Hoofdstuk 9. Was Adam een historische persoon?
In: William den Boer, René Fransen en Rik Peels (red.), En God zag dat het goed was. Christelijk geloof en evolutie in 25 cruciale vragen. Kampen: Summum Academic, 2019. Pagina’s 137-150.
Probleemstelling
Nadat eeuwenlang het historisch bestaan van Adam en Eva en hun schepping als afzonderlijke daad van God aangenomen was in joodse en christelijke kringen, ontstonden er in de negentiende eeuw allerlei bedenkingen. Dit had vooral te maken met de opkomst van de historisch-kritische methode en de late datering van de bronnen die in Genesis gebruikt zouden zijn. De verhalen in Genesis zouden sterk beïnvloed zijn door de eigen ervaringen van de Israëlitische auteurs in de tijd van de koningen en de ballingschap. Een tweede reden vormde de opkomst van de evolutietheorie: als de mens afstamt van dieren, zoals Charles Darwin vanaf 1871 betoogde, is dit moeilijk in overeenstemming te brengen met de vertelling in Genesis.
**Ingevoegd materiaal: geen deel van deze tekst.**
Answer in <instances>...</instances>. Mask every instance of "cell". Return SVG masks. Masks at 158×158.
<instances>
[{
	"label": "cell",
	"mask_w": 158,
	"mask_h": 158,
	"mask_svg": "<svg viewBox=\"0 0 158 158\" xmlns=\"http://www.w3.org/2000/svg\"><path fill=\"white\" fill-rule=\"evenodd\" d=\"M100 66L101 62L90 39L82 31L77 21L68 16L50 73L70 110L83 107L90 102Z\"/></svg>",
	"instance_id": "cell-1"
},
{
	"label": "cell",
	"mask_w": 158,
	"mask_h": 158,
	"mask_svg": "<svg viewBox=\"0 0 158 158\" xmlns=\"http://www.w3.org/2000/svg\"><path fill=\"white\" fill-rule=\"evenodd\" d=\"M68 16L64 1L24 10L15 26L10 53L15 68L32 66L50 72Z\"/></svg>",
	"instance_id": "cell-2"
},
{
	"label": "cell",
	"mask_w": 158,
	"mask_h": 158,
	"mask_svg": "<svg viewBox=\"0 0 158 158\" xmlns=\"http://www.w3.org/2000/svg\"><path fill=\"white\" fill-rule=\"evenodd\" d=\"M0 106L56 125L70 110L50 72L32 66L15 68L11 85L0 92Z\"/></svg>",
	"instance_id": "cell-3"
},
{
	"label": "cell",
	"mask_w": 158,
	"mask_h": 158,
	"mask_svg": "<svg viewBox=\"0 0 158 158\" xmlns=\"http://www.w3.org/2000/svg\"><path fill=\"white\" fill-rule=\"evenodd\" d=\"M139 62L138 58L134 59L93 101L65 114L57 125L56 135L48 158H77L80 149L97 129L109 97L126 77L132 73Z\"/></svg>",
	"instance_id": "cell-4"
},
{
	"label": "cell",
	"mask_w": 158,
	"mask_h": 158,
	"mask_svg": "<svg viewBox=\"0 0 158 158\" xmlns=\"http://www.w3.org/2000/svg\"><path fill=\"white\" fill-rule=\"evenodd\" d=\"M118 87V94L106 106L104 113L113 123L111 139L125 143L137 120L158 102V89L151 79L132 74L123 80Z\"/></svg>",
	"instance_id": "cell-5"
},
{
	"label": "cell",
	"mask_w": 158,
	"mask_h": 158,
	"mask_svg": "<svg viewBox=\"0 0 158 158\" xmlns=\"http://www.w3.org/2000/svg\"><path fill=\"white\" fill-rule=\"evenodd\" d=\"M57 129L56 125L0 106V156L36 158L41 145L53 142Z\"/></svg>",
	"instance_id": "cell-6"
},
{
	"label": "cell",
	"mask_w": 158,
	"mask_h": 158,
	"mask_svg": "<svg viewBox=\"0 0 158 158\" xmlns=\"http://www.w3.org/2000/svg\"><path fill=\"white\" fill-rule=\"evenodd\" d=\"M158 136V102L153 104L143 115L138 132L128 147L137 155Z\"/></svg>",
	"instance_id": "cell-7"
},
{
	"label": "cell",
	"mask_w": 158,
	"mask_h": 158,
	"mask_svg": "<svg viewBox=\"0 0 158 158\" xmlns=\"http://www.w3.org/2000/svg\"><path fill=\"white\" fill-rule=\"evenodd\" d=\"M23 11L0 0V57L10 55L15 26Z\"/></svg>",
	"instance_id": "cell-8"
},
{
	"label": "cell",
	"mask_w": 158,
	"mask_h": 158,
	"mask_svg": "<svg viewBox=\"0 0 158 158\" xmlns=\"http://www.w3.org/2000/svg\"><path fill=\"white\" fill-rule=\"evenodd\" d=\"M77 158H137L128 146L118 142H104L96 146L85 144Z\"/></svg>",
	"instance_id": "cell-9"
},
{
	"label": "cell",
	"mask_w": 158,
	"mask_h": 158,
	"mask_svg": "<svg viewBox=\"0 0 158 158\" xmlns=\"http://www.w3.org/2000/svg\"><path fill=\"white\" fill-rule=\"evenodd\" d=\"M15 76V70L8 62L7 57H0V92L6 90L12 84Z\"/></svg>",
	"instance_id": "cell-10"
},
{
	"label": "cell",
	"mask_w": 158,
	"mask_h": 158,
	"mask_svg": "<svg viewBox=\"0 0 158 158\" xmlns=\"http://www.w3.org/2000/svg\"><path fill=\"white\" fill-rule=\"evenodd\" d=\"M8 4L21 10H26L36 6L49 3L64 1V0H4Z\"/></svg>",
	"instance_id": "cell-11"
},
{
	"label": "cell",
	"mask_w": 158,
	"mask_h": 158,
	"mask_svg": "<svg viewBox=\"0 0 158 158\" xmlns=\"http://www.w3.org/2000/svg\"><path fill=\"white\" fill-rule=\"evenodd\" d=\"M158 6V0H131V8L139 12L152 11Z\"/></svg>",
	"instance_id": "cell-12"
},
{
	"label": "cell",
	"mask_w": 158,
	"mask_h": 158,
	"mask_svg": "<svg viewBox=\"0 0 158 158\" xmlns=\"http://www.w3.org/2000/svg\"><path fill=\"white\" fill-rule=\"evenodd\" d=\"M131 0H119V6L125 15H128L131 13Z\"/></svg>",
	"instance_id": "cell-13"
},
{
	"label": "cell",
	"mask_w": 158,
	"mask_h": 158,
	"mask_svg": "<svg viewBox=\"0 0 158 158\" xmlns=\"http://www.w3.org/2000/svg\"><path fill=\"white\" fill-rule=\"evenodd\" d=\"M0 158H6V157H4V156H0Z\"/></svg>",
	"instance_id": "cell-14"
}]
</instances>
Deze problemen hebben gezorgd voor een grote variatie aan voorstellen om de figuren van Adam en Eva minder letterlijk en historisch op te vatten, waarbij de nadruk meer ligt op de algemene boodschap voor ons. Ook ligt tegenwoordig veel nadruk op het onderzoek naar de literaire genres. Dit artikel bevat een beknopte opsomming en een evaluatie van dergelijke voorstellen. Die vergelijk ik vooral met de strekking van het boek Genesis en met verwijzingen in andere Bijbelboeken naar (de schepping van) Adam.